Figure 12 shows the comparison results of the significant wave height (
Hsig) retrieved by the interferometric phase (ΔΦ) and target distance (
R). The significant wave heights retrieved by the proposed method have an RMSE of 8.03 cm and a correlation coefficient of about 0.814, respectively. For this case, because the change in wave height is directly measured at the nadir angle by the distance (
R), the existing method shows better performance of an RMSE of 7.03 cm and a correlation coefficient of 0.873. In other words, this is due to a difference between the estimates and the measurements, we confirmed that the estimates also show an analytical ability comparable to the measurements.
Finally, the observational performances for wind speed and significant wave height are summarized again in
Table 2, and in particular, the performance improvement at the high incident angles can be confirmed.
6. Conclusions
The self-interferometric phase (ΔΦ)-based analysis technique for sea surface observation was proposed to improve the operational efficiency under the observational condition with a high incident angle of more than 30°, which is hard to distinguish from system noise floor due to very low strength of the radar backscatter signal. Through the observation results for wind speed, we confirmed the enhanced performance of the proposed phased-based analysis technique, which shows a correlation coefficient of 0.776 and an RMSE of 1.692 m/s at all observational conditions. Especially at the high incident angle of more than 30°, it indicates much better stable performance than the existing method using Doppler frequency (fD). Moreover, we confirmed that the self-interferometric phase data are not only extracted from the back-projected signals but also the back-projection algorithm can be effectively applied to analyze the phase variation of the moving sea surface. Moreover, the proposed method can more effectively filter the radar backscatter signals near the beam center from the spatially or electrically unwanted signals because the self-interferometric phase information is collected from the fixed reference position given by the back-projection algorithm. As a result, the observation data stability or analysis performance could be improved.
Through various analysis results using actual raw data, this technique showed enough potential for sensing the delicate changes in the smooth sea surface, where the capillary wave is dominant.
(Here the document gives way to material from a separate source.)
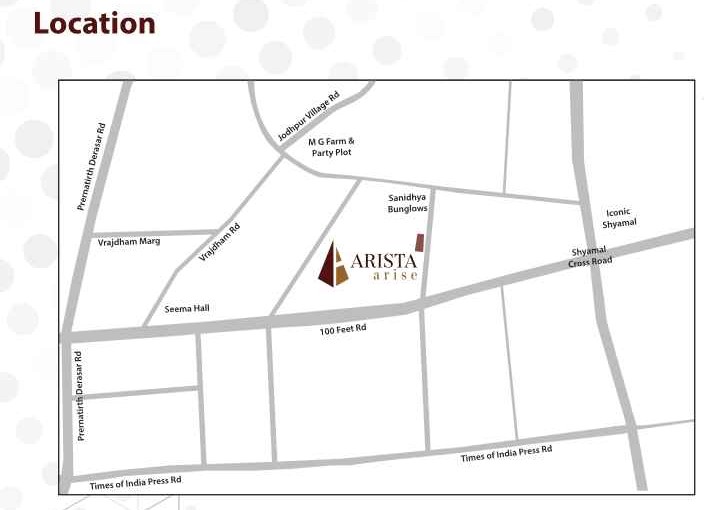 ARISTA ARISE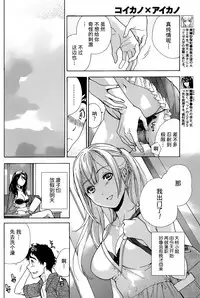[Fujisaka Kuuki] Koi Kano x Ai Kano Ch. 1-19 [Chinese] [樱翼汉化组]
Moreover, the interferometric phase data, including all of the vertical and horizontal components of the sea surface movement, can simultaneously retrieve the physical oceanographic parameters, such as ocean wind and significant wave height, without any other processing or radar parameters. For significant wave height, the usage may be limited because the operating mode for altimeter is available. Nevertheless, in the retrieval of wind speed, it is very effective for analyzing the horizontal component even at the high incident angle because of using the signals projected onto the flat surface by the back-projection algorithm. Finally, it shows that this analysis technique using the self-interferometric phase data has not only enough performance to compensate for the vulnerability of sea surface observation at the high incident angles but also has a limitation of observational range due to a short wavelength of X-band frequency. Further study using a relatively lower frequency such as L- or C-bands may also be needed to extend the detectable range to more rough sea surfaces.